Toying with Mathematica gives the following elementary method.
Write $u=x+\dfrac1x$. We are given that (see the linked thread)
$$
A=x^3+\frac1{x^3}=u^3-3u
$$
and
$$
B=x^4+\frac1{x^4}=u^4-4u^2+2
$$
are rational. Hence so is the quantity
$$
\frac{A^3+AB-3A}{B^2-1}=u.
$$

Explaining the reason why some formula like the one above writing $u$ in terms of $A$ and $B$ must exist. Let's treat $u$ as a variable, an element transcendental over $\Bbb{Q}$. Write $F=\Bbb{Q}(u)$ for the field of rational functions.
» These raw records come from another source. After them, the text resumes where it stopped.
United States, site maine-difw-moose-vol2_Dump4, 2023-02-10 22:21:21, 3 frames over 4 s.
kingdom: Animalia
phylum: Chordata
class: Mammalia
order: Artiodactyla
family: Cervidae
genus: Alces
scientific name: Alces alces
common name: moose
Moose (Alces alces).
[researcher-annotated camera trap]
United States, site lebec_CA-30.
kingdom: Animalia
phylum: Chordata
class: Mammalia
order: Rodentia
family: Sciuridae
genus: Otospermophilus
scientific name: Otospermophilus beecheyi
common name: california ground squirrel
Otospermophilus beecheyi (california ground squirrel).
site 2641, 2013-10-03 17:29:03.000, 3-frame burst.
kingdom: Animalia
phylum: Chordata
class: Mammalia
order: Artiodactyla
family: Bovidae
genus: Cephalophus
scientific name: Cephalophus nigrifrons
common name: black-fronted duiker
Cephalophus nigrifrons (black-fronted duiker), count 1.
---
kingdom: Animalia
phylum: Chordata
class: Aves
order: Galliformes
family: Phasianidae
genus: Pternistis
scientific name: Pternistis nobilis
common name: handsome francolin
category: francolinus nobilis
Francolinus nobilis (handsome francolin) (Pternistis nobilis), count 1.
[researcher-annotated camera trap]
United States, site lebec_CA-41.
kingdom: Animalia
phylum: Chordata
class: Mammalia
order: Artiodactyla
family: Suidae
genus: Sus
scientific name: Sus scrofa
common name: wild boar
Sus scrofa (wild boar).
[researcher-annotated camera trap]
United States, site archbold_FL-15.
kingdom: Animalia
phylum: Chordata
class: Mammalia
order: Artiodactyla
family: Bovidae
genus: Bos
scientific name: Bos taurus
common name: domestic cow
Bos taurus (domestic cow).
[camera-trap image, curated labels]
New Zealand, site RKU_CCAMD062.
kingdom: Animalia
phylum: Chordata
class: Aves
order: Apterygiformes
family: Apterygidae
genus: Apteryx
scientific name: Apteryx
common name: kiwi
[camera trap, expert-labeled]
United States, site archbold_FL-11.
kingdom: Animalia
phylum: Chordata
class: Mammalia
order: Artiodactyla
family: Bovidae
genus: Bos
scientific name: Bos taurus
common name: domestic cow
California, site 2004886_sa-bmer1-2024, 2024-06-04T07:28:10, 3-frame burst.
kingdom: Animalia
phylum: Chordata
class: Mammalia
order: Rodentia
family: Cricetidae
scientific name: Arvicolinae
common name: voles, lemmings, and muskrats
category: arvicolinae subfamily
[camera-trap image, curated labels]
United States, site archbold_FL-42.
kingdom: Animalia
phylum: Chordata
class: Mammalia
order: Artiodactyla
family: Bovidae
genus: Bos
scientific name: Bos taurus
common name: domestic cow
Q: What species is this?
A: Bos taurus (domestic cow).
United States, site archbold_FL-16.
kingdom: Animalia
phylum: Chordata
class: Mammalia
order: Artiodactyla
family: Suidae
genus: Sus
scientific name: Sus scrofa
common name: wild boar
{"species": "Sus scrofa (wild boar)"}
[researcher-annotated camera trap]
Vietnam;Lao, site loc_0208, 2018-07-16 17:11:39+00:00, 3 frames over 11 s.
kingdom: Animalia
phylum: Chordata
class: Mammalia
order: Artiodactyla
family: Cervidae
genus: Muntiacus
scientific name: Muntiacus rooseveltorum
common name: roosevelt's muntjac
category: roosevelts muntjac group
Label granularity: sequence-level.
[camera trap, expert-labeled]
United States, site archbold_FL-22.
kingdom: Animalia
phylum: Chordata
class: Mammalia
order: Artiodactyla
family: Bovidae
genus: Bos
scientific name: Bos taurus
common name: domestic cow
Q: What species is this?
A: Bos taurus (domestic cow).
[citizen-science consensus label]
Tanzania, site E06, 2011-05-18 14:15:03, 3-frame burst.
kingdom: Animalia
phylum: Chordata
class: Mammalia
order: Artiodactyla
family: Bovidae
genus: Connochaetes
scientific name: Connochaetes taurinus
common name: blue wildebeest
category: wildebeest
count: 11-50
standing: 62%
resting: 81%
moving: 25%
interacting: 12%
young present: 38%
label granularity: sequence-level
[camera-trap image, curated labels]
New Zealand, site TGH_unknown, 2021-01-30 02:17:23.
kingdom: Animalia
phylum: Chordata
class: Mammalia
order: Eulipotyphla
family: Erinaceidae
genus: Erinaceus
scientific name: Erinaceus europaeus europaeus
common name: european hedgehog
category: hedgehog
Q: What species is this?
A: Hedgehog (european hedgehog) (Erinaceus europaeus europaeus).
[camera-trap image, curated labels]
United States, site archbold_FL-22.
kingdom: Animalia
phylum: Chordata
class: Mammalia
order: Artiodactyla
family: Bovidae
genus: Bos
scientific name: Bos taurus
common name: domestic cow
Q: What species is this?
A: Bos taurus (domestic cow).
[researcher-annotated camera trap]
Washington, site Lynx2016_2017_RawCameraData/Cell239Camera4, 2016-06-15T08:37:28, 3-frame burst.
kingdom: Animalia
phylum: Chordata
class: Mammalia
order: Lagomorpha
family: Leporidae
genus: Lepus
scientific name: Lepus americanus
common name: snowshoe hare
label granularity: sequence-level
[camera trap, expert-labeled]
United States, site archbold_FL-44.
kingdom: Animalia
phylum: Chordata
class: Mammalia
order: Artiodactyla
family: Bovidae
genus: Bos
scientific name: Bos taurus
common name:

It has subfields $K_1=\Bbb{Q}(A)$ and $K_2=\Bbb{Q}(B)$. We immediately see that the respective extension degrees are $[F:K_1]=3$ and $[F:K_2]=4$. By the tower law, the only possibility is then that the compositum $K_1K_2=\Bbb{Q}(A,B)$ must be all of $F$. Consequently $u$ can be written as a rational function (with rational coefficients) in $A$ and $B$. Observe that the representation is not unique, because $A$ and $B$ are algebraically dependent over $\Bbb{Q}$ given that they both reside in the same transcendence degree one extension $F$.